Esses fatos reforçam o que já é avaliação de muitos. Nossa polícia militar é despreparada para enfrentar manifestações sociais. Salvo exceções, parte logo para o confronto. Também é despreparada para encontrar e capturar vivos foragidos nas áreas rurais. Mais ainda, a estrutura policial é incompetente para fazer vingar as centenas, quiçá milhares, de mandados de prisão já expedidos mas que não resultaram em captura de presos. Nem mesmo veículos com IPVA cronicamente atrasados são integralmente retirados das ruas.

Aqui em Brasília, diversos foram os adjetivos para tentar dourar a pílula da Polícia Militar: polícia comunitária, polícia de vizinhança, polícia cidadã…, denominações não faltaram. Entretanto, a truculência contra o cidadão permaneceu uma constante, salvo quando as manifestações sociais coincidiam com as preferências políticas da tropa, como já foi visto várias vezes na Avenida Paulista ou na própria Esplanada dos Ministérios. Se os manifestantes rezam a mesma cartilha da tropa, podem ir com suas bandeiras até a Praça dos Três Poderes, beijar a mão na rampa no Planalto ou soltar fogos contra o STF. Se, contudo, os manifestantes tiverem outra visão, o bloqueio não permitirá chegar ao Congresso Nacional, que outrora contou com um parlatório, erguido a mando do deputado Ulisses Guimarães, para que ali a cidadania se expressasse. Hoje, nem pisar na grama, pode-se mais.

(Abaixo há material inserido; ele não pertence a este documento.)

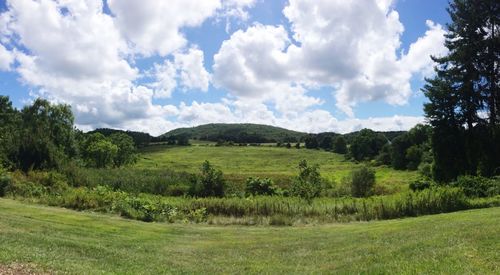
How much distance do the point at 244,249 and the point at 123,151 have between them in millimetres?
87290

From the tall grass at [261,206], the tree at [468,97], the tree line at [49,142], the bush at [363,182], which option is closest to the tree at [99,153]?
the tree line at [49,142]

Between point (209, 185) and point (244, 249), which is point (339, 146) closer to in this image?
point (209, 185)

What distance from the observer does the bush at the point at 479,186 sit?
32844 millimetres

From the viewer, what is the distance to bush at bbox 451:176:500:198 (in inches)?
1293

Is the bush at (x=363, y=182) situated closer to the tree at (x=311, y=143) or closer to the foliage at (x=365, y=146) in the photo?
the foliage at (x=365, y=146)

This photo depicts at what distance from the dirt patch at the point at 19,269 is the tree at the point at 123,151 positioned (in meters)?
89.9

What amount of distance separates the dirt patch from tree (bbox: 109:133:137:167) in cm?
8988

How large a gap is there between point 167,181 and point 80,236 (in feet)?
121

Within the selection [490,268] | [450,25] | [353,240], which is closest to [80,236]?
[353,240]

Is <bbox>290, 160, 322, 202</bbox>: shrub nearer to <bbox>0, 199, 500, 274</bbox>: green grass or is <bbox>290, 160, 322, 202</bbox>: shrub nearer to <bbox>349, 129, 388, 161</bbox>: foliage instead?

A democracia jamais será real e completa enquanto faltar transparência e houver dúvidas sobre a correção das ações policiais. Enquanto perdurarem duas forças policiais em cada Estado. Enquanto houver uma corporação agindo e pensando como força auxiliar das Forças Armadas. Enquanto não houver uma polícia profissionalizada, eficiente, seja nas áreas urbanas, seja no meio rural. Uma polícia que a técnica prevaleça sobre o rancor.

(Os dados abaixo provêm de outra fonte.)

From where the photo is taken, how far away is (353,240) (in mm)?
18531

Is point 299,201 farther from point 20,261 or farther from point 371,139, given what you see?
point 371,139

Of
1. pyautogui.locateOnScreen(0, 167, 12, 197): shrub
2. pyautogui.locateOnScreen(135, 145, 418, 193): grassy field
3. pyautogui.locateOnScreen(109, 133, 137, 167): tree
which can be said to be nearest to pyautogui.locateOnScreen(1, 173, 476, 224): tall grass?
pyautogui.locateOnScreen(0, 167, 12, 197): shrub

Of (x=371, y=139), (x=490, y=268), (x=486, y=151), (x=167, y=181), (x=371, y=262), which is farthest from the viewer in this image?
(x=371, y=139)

O país não pode mais conviver com essa brutalidade que vira e mexe resulta em chacinas que assistimos rotineiramente nos telejornais da noite. Chacinas onde inocentes morrem por balas perdidas, que nunca se identifica quem as perdeu. Onde jovens desaparecem ou aparecem mortos e quase nunca os responsáveis são identificados e punidos. Basta comparar a quantidade de pessoas vítimas, fatais ou não, da ação policial com a quantidade de policiais responsabilizados.

O chamado Excludente de Ilicitude a policiais, que o atual governo tenta incluir na legislação, já existe no cotidiano. O Massacre de Carajás, Carandiru, a Chacina da Candelária, os exemplos existem por todo o Brasil.

Parodiando os Titãs, a Polícia que a gente precisam não é essa.